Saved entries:
■ ■ ■
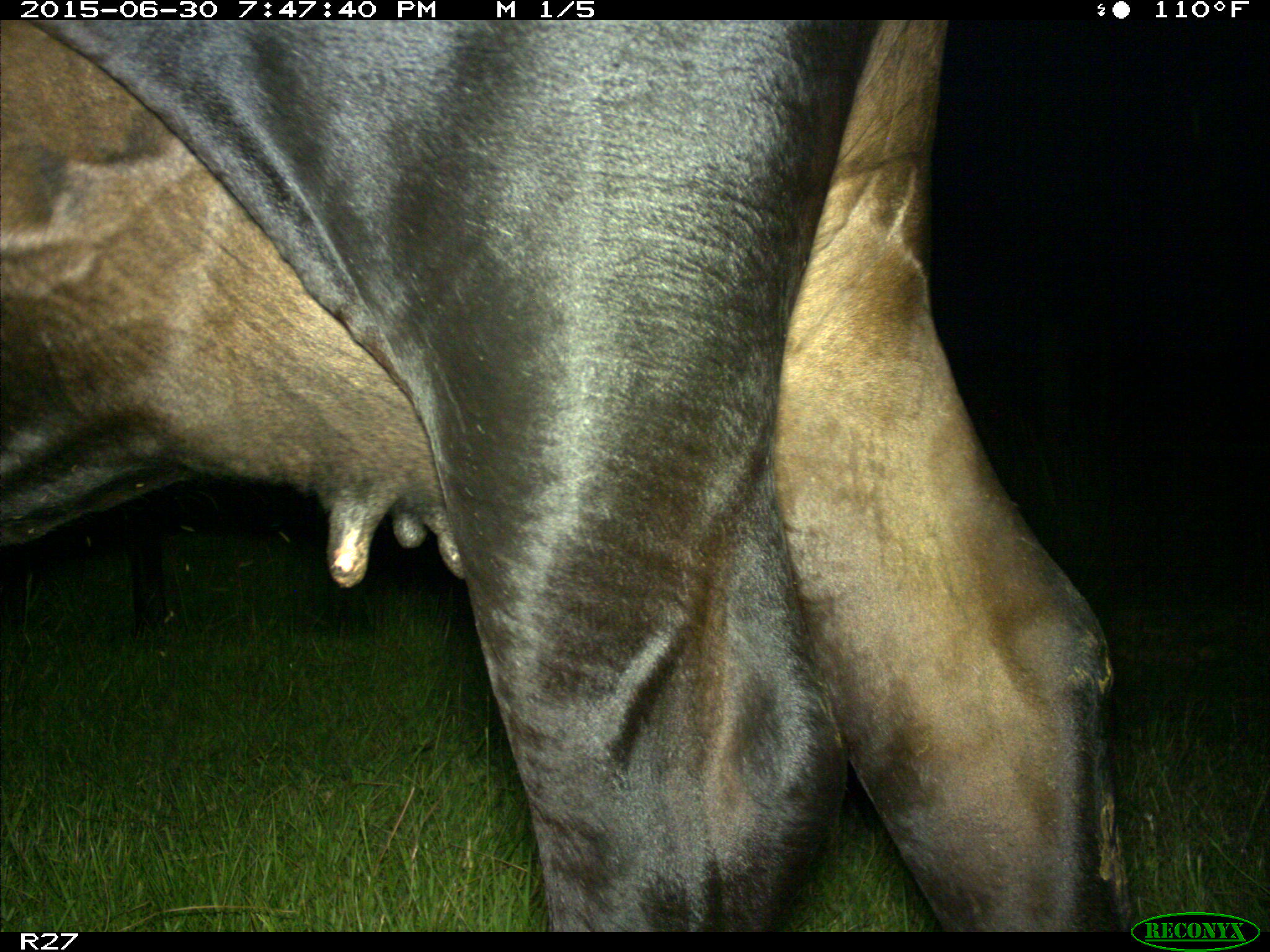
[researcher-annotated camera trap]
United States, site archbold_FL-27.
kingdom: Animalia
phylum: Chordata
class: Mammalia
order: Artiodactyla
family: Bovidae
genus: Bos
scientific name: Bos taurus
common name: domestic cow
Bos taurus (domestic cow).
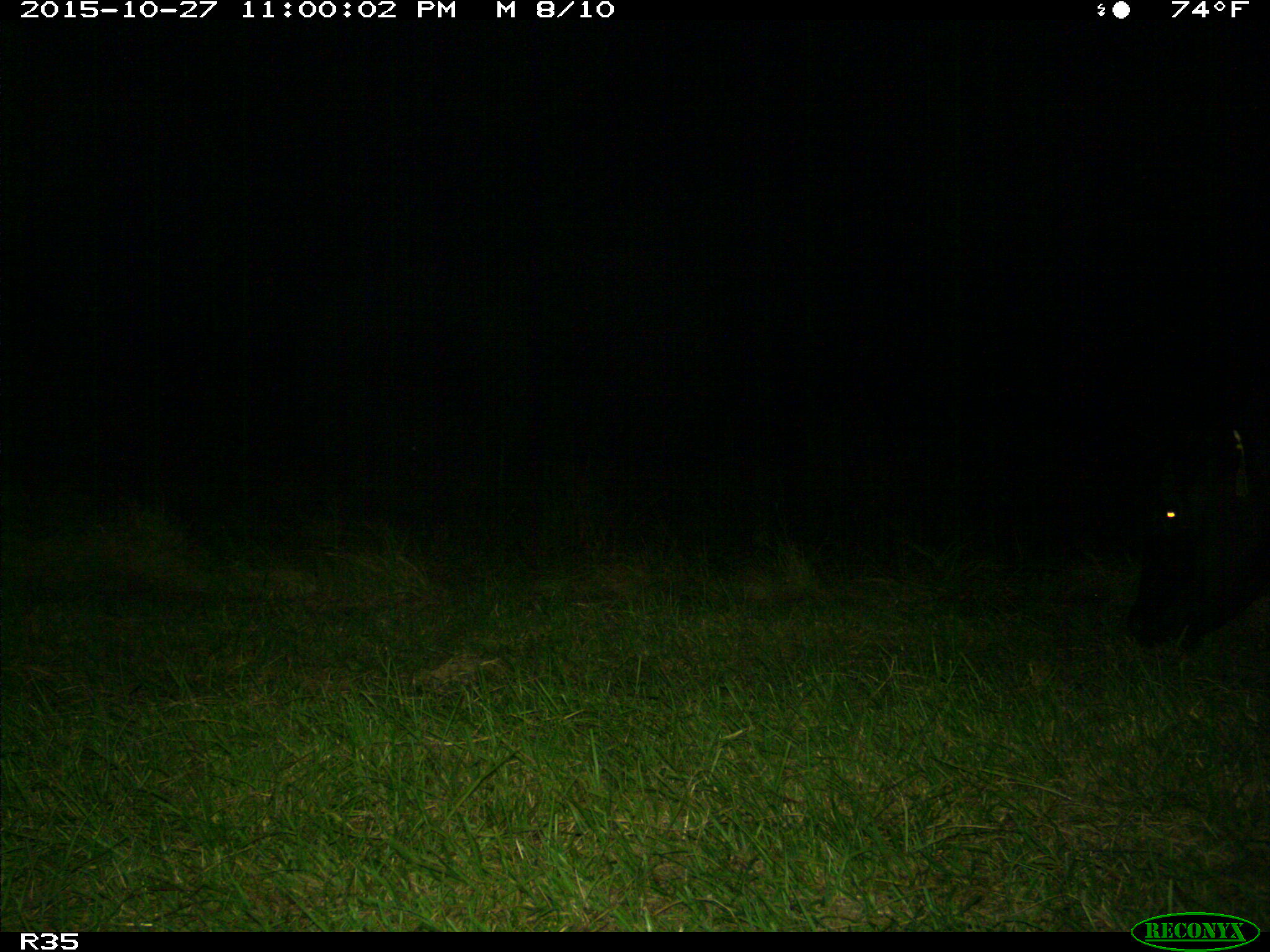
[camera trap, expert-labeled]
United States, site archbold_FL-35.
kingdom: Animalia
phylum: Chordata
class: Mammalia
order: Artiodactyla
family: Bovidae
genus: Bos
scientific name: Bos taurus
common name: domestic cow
■ ■ ■
Check each line above for the string "trap" and show the ones that have it.

▶ [Result of the exercise]:
[researcher-annotated camera trap]
[camera trap, expert-labeled]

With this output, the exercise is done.